The plaintiff is a shareholder of a company, which is the parent company of a group of companies operating in the tourism sector. In the European Union, that group employs around 50,000 people, of which slightly more than 10,000 work in Germany.
The German Law on employee participation provides that half of the members of the supervisory board must be elected by the employees. Due to the principle of territoriality, which means that the German social order cannot extend to the territory of other states, employees of the group, who are located in another member state outside Germany, cannot vote or stand as a candidate in elections of representatives to the supervisory board. Moreover, any employee who carries out tasks on the supervisory board of the parent company must resign his position where he takes up a post with one of the subsidiaries of that group located in a state other than Germany.

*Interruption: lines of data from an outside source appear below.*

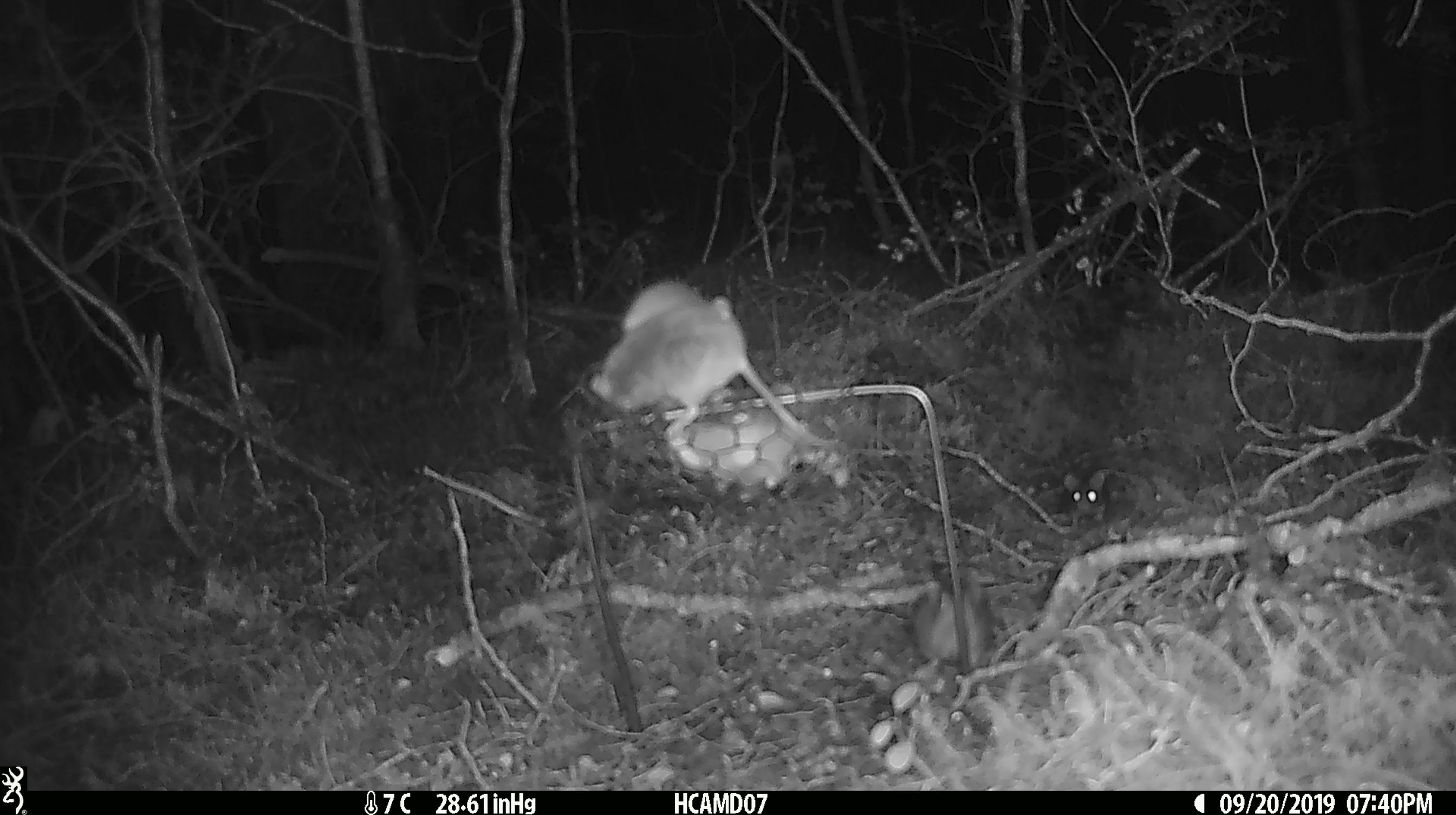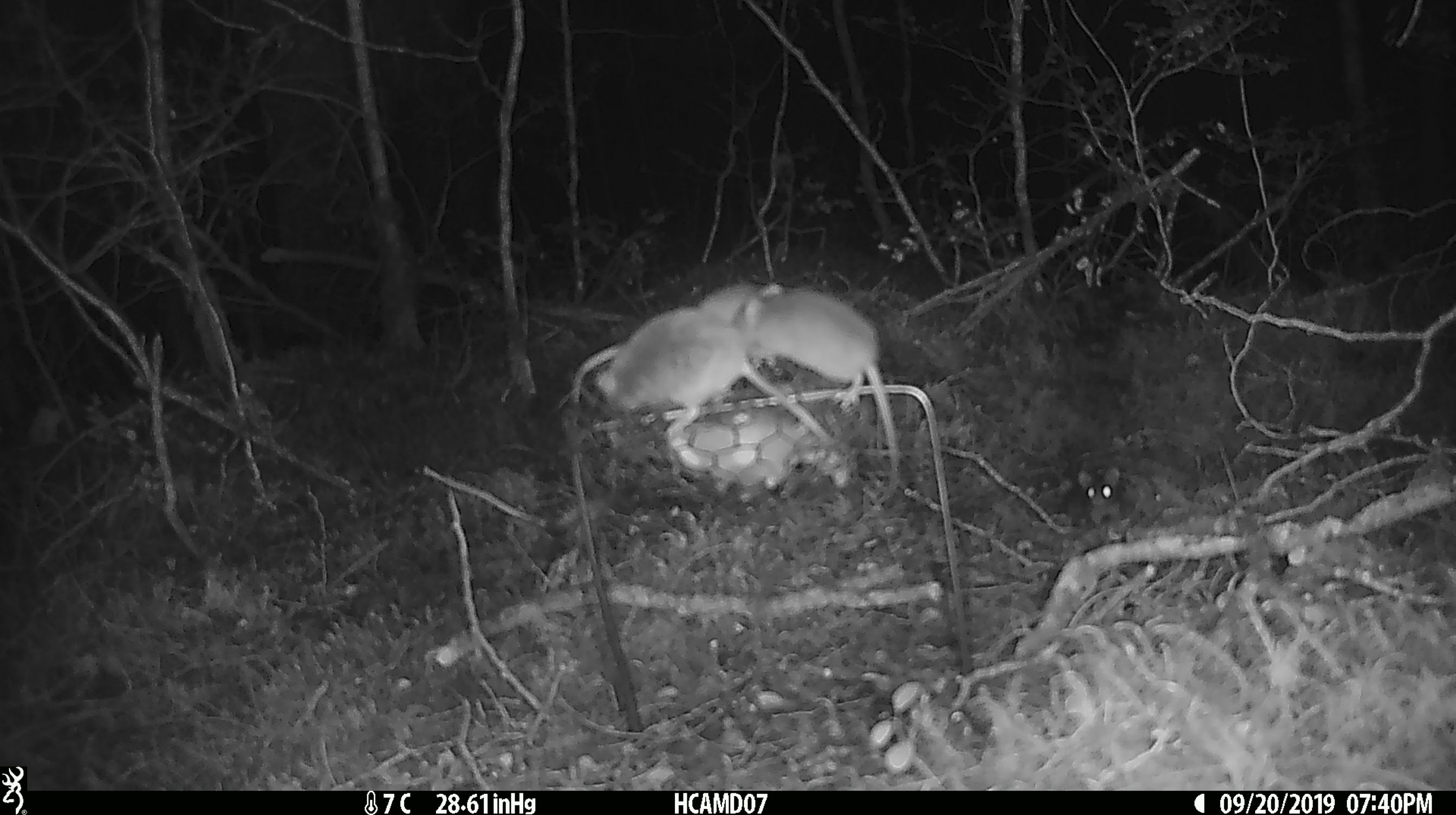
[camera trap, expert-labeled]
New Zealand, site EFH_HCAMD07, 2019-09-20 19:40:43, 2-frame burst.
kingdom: Animalia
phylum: Chordata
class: Mammalia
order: Rodentia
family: Muridae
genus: Mus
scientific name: Mus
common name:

The plaintiff therefore claimed that the supervisory board was not properly constituted. He argued, that the general principle of non-discrimination under European law (article 18 of the Treaty on the Functioning of the European Union (TFEU)) has been breached due to the fact that employees who live and work outside Germany are prevented from participating in the composition of the supervisory board. Furthermore, the loss of membership on the supervisory board in the case of a transfer to another Member State is likely about to dissuade workers from exercising their right to free movement within the EU (article 45 TFEU).
The ECJ distinguishes two situations in that regard. It points out, that with regard to employees employed in a subsidiary established in a Member State other than Germany, article 45 para. 2 TFEU contains a special clause of prohibition against discrimination on basis of nationality in respect of employment conditions relating to the free movement of workers. Therefore, the situation of all employees of the parent company must be examined solely on the basis of article 45 TFEU as a special regulation and therefore article 18 is not applicable. The court concluded, that article 45 para. 2 TFEU is not applicable to the situation of the affected employees, because that regulation does not apply to employees who have never exercised their freedom to move within the EU and who do not intend to do so. The fact that the foreign subsidiary is controlled by the parent company located in Germany is not relevant in order to be covered by that provision.
With regard to the employees in Germany who leave that employment in order to be employed in another entity outside of Germany, the ECJ held that article 45 TFEU is applicable. Any national measure which is suitable to hinder the freedom of movement or makes it less attractive is covered by that provision. However, EU law cannot guarantee, that moving into another member state will be neutral in terms of social security. The employee who decides to leave his state of origin in order to be employed in another member state is not entitled to claim for the working conditions which applied before in the country he was employed. The fact that those employees are required to give up exercising their mandate in Germany is merely the consequence of the application of a national legislation limiting the field of participation within Germany. The EU members are free to set criteria for defining the scope of legislation, as long as there is no harmonisation or coordination measures at union level. The affected national provisions are within the scope of collective labour law as well as company law.
As a consequence, the restriction of the national provisions of the German law on employee participation is in accordance with EU law.